Fortunately, the start of the show’s second season largely does away with this particular conflict. Jimmy and Gretchen find themselves on solid ground from the start, and much of the conflict shifts to Lindsay’s divorce and Edgar’s interest in her. This period of the season does an excellent job of expanding on both characters, defining Edgar in ways completely independent from his PTSD, and showing just how far Lindsay can fall when desperate. Just like its first season, this section of season two succeeds by balancing very funny (and often crude) jokes with an actual care and interest in its characters.

But the real achievement of You’re the Worst’s second season is its much riskier second half. We learn that Gretchen has suffered from clinical depression for most of her adult life, and see firsthand how such an affliction can harm both the sufferer and everybody around them. The show portrays depression in a much smarter and more nuanced way than many of its contemporaries; as Gretchen says, it’s not so much an ever-present feeling of sadness as it is a lack of any emotional feeling whatsoever. She describes it as feeling “scooped-out,” and her complete lack of motivation to engage with anyone or anything is quite a challenge to portray in any sort of storytelling, where character action is paramount.

A lot of attention is placed on Jimmy and how he deals with Gretchen’s depression. His first inclination is to “fix” her, something she immediately cautions him against. While I cannot state first-hand what it is like to suffer from clinical depression, this all feels like it is pulled from real-life experience. It’s easy to see why Jimmy’s insistence to help would be so frustrating: it’s impossible to be angry at somebody for caring, but their need to repair your problems just points out that you’re broken to begin with, and likely in a way that will never completely subside. Meanwhile, it’s easy to sympathize with Jimmy, who openly cares about Gretchen’s well-being but is unable to connect with her and pushed to end their relationship.

The effects of depression on relationships isn’t the only aspect of the disease that the show takes on. Gretchen’s use of cocaine to self-medicate tackles another element of mental illness that is often brushed aside: the desire to feel something, anything, by any means necessary. The same could be said about the revelation that Gretchen does not take actual medication for her depression; the same fear of emptiness that could lead somebody to self-medicate can lead to the avoidance of medication when it could dull the senses.

This whole arc is strongly written and groundbreaking, but to talk any further about it would perhaps give you the wrong idea of the show. You’re the Worst is still a comedy in its second season, mining humor from Gretchen’s condition (a particular mention of all the other “great artists” who suffered from depression is darkly hilarious) and continuing to get laughs in its subplots. Edgar continues to expand as a character through his relationship with his improv-comedian girlfriend, Lindsay’s foibles and tiny victories are very funny, and a host of season-one callbacks help ground the show.

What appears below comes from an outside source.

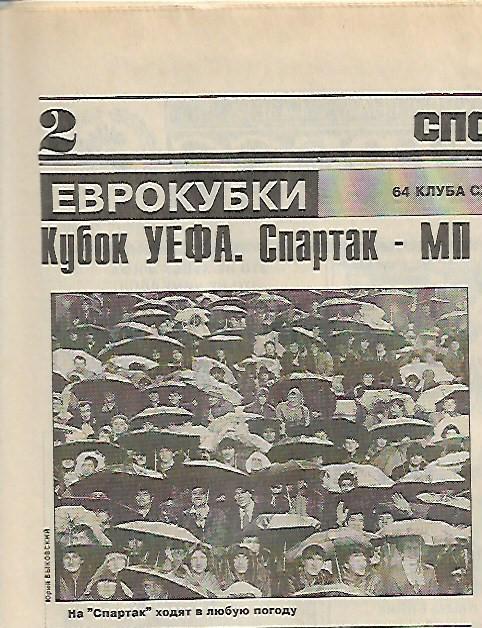 Спорт Экспресс 5 октября 1991 года № 39 Футбол Хоккей Баскетбол Шахматы Волейбол 1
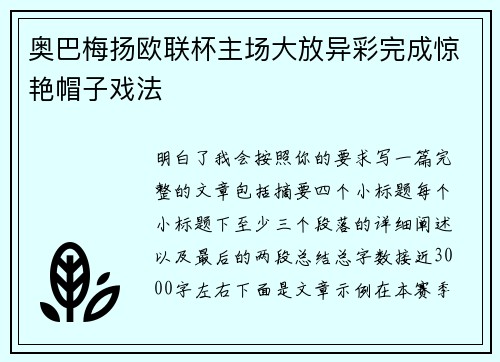 奥巴梅扬欧联杯主场大放异彩完成惊艳帽子戏法 奥巴梅扬欧联杯主场大放异彩完成惊艳帽子戏法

It’s good to see Sunday Funday make another appearance, and ending the season on yet another Becca and Vernon party lends the two seasons a nice symmetry. In both cases, the story utilizes the familiar scenario or device in a new and interesting way: Sunday Funday becomes a Halloween episode focused on fixing Gretchen’s depression through activities, and the party keeps a lot of its staples (a character getting horribly drunk on “trash juice,” somebody interrupting a big announcement, etc.) while re-purposing them to fit the current storylines and the new status-quo.

This balance is what really makes You’re the Worst’s second season such a stand out. It is fully aware of the first season’s strengths and continues to use them, but isn’t afraid to branch out and take risks either. It’s a brave approach that led to a terrific sophomore season of television.